Les associations et les autorités françaises devraient certainement se pencher sur la situation au Canada, où la communication sur le i = i est très présente depuis plusieurs années. En 2019, l’ONG Catie a ainsi diffusé une campagne « zéro transmission » avec une vidéo donnant la parole à des couples sérodifférents. « On jugeait intéressant de montrer la réalité concrète du i = i chez ces couples. Sur ce sujet, il faut arriver à ne pas être abstrait. Il faut utiliser des termes connus par le grand public. Les personnes séronégatives ne comprennent pas le concept ‘indétectable’. C’est la raison pour laquelle on a utilisé ce message de la zéro transmission. En évaluant l’impact de la campagne, on a pu mesurer qu’elle avait permis de renforcer la confiance dans le message scientifique ainsi véhiculé », indique Andrew Brett, directeur de la communication de Catie.

Ce combat pour une meilleure connaissance se mène en deux temps.

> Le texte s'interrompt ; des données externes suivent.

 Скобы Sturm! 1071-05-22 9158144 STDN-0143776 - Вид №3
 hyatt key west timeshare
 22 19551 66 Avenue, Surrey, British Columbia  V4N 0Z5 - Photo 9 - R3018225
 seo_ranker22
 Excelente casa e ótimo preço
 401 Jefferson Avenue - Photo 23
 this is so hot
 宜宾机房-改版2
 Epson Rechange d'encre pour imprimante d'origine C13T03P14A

La première étape est de faire passer le message de la non-transmissibilité du virus chez les personnes vivant avec le VIH. Mais une fois l’information acquise, il faut que, dans la foulée, les comportements puissent évoluer. Ce qui n’est pas acquis d’avance. « Il faut du temps pour bien appréhender une connaissance et la matérialiser dans la vie réelle. Par exemple, l’autre jour, j’animais un atelier sur la prévention combinée auprès d’étudiants en troisième année de médecine, relate Bastien Vibert. On parle du i = i et je me rends compte qu’ils maitrisent parfaitement l’information. Ensuite, je leur pose une question un peu directe : est-ce que vous accepteriez de coucher avec une personne séropositive sans aucun à priori ? Et, là, il y a eu un gros blanc dans la salle. En fait, tous ces futurs médecins avaient l’info. Ils savaient qu’une personne séropositive ne transmet plus le VIH mais, en même temps, ils n’arrivaient pas à se projeter dans une relation avec une personne séropositive ».

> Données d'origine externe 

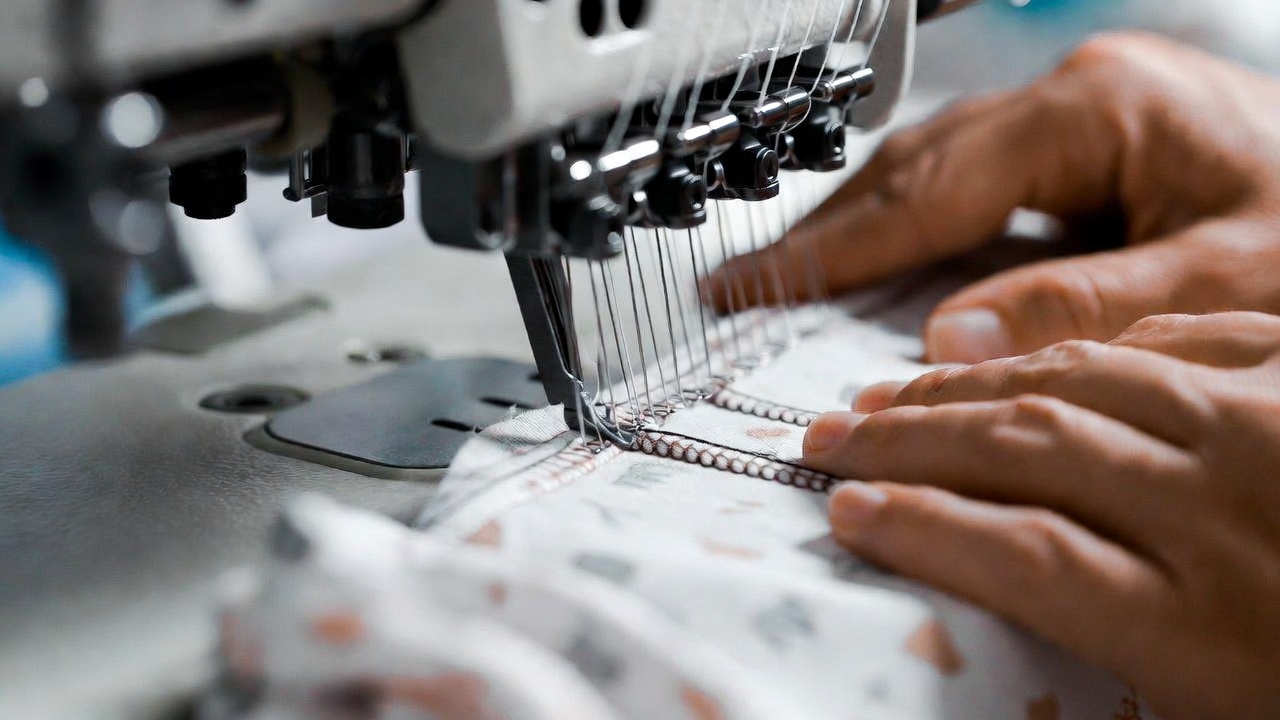 Specialized Baby Swimwear Stitching Close Up.jpg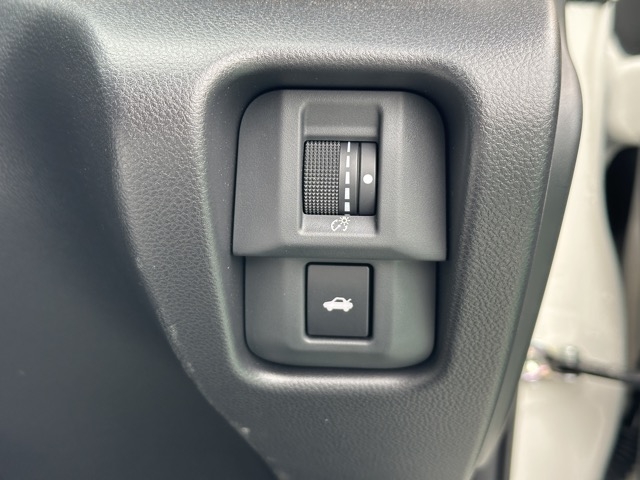 BRZ(スバル)中古車 12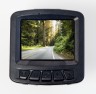 Видеорегистратор Artway AV-395 черный 2Mpix 1080x1920 1080p 170гр. GPS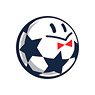 Futsal Boys!!!!! Maritama-kun Can Badge (Anime Toy)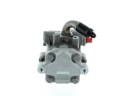 SPIDAN 54369 POMPE HYDRAULIQUE SYSTÈME DIRECTIONphoto 15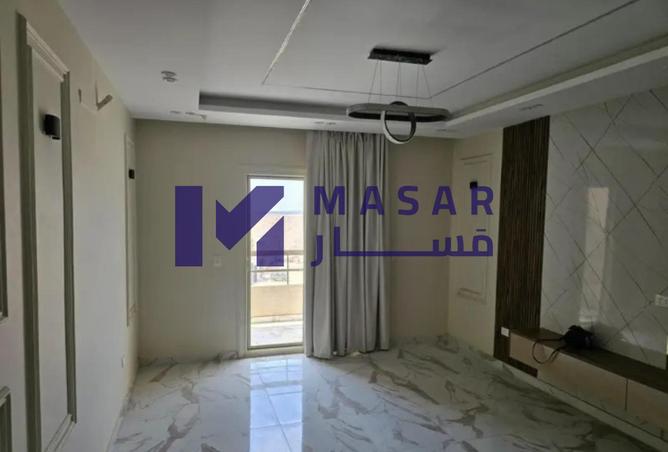 101780740 - الصورة الرئيسية للعقار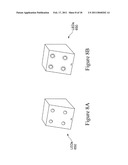 SENSORY-EVOKED POTENTIAL (SEP) CLASSIFICATION/DETECTION IN THE TIME DOMAIN diagram and image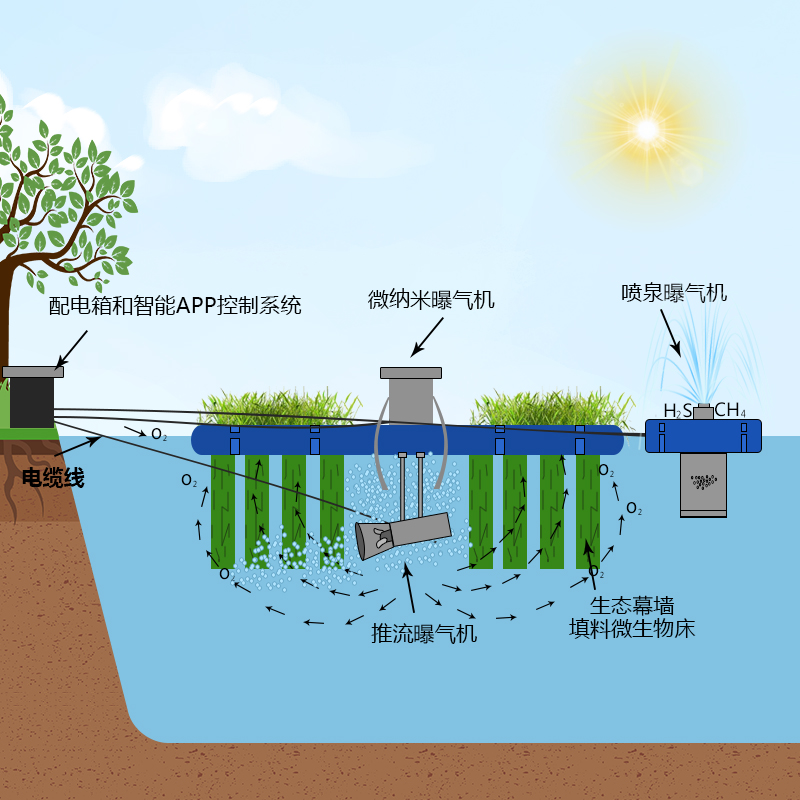 Nt7DJvti34-SkBvakXjovhAFolc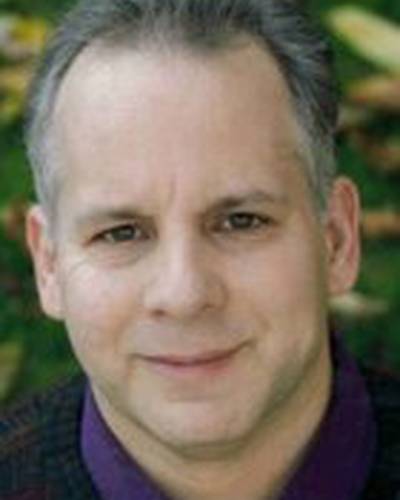 Ларри Вайсман фото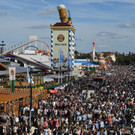 GERMANY - OKTOBERFEST - BEER - FESTIVAL _ - Meldungsliste_107__37 - AFP-Bild aktuell  Archiv_ englisch - 22_09_18 - 17_56 - .jpg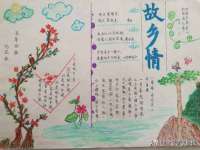 德雷克科技（成都）有限公司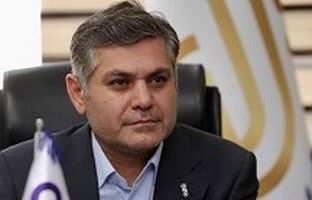 ارتقای جایگاه مهرگان در بازار سرمایه از طریق ورود به بورس تهران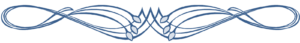 blue-divider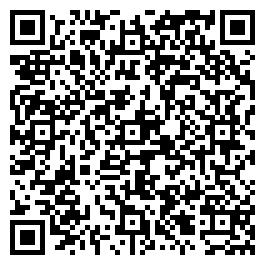 QR Code For K Webster & Sons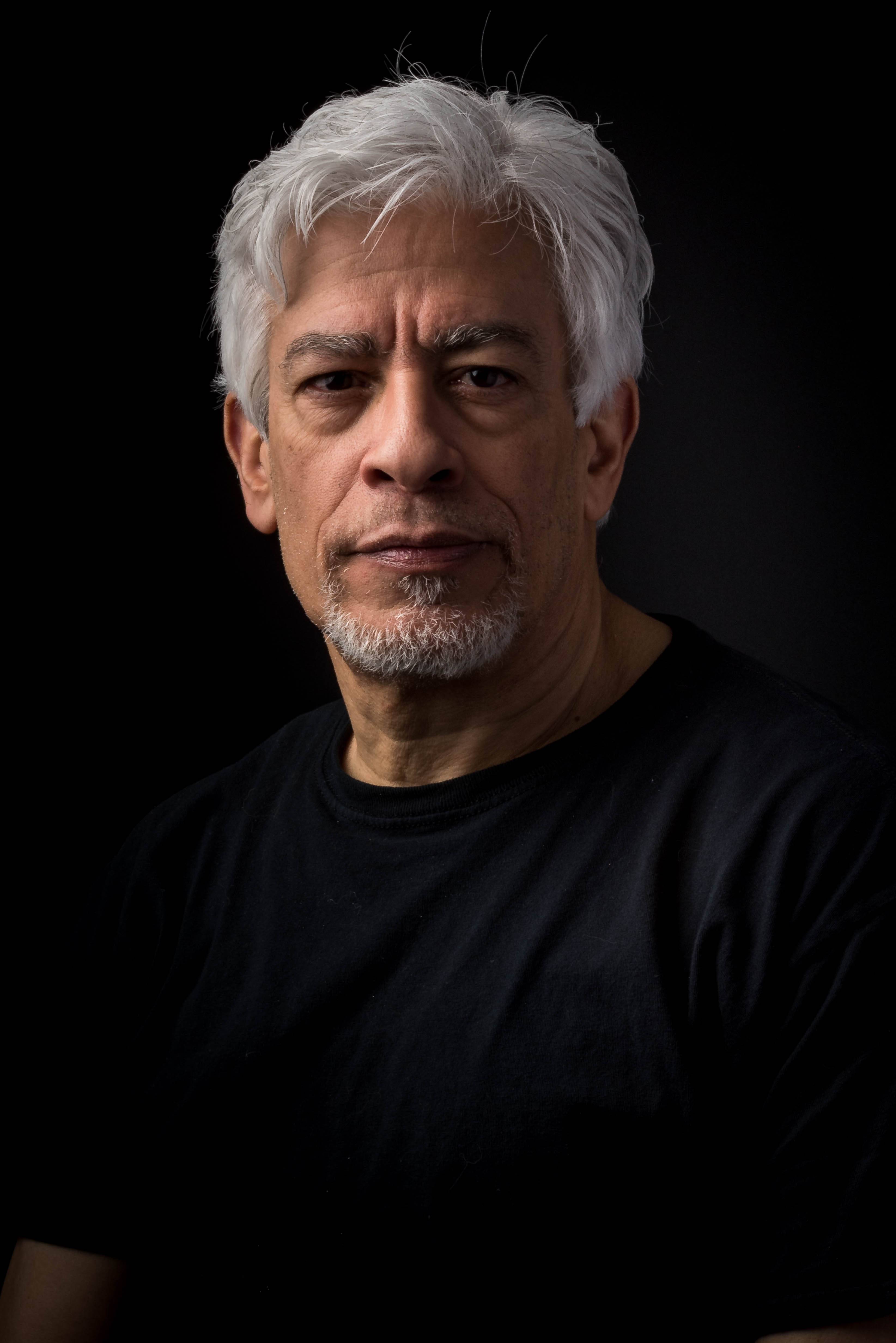 CU250131ULCHAR | Donald Sanchez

Une nécessaire communication vers les soignants

Sans doute faut-il aussi communiquer en direction du monde médical. « C’est important de sensibiliser les soignants car ils peuvent transmettre des messages qui ne sont plus d’actualité. Sans que cela soit leur faute mais simplement parce que leurs infos sur le VIH sont un peu trop datées, indique Iris Arnuf. On voit encore des gynécos envoyer des femmes séropositives aller accoucher dans un autre établissement en disant qu’ils ne savent pas gérer le risque de transmission du VIH. En ignorant le fait que si la femme est sous antirétroviraux, il n’y a aucun risque de transmission. C’est pareil avec certains dentistes qui refusent de soigner des personnes vivant avec le VIH ou qui les font passer à la fin de leurs consultation ».

De son côté, Florence Thune observe toujours des résistances dans le monde médical. « Certains médecins accompagnent sans problème les femmes vivant avec le VIH dans leur désir de grossesse en leur disant qu’il n’y a pas de risque de transmission du virus. Et ces mêmes médecins continuent à afficher des réticences face au fait qu’une personne traitée ne transmet pas le VIH lors de relations sexuelles… »

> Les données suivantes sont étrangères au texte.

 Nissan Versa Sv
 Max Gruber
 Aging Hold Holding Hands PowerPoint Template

Reste une question : comment communiquer sur le i = i tout en invitant les Français à continuer à utiliser le préservatif ? Comment faire comprendre qu’il est possible de ne plus utiliser un préservatif pour faire l’amour avec une personne séropositive tout en disant que la capote reste une arme de prévention majeure face au sida ? « Le message sur le i = i n’est pas incompatible avec un discours de prévention. Le fait de dire qu’une personne séropositive sous traitement ne transmet plus le VIH n’empêche pas de continuer à faire de la prévention, à dire aux gens de ne pas baisser la garde, notamment quand ils ignorent le statut sérologique de leur partenaire. Bien sûr que là, le préservatif s’impose », indique Iris Arnuf « Faire baisser les discriminations permet aux gens de se sentir davantage concernés et de saisir de la prévention, ajoute-elle. Et savoir ce que veut dire i = i, c’est une incitation à aller se faire dépister. En disant aux gens que s’ils sont positifs, alors ils auront un traitement efficace pour leur santé qui, en plus, leur permettra de ne plus transmettre le VIH. ».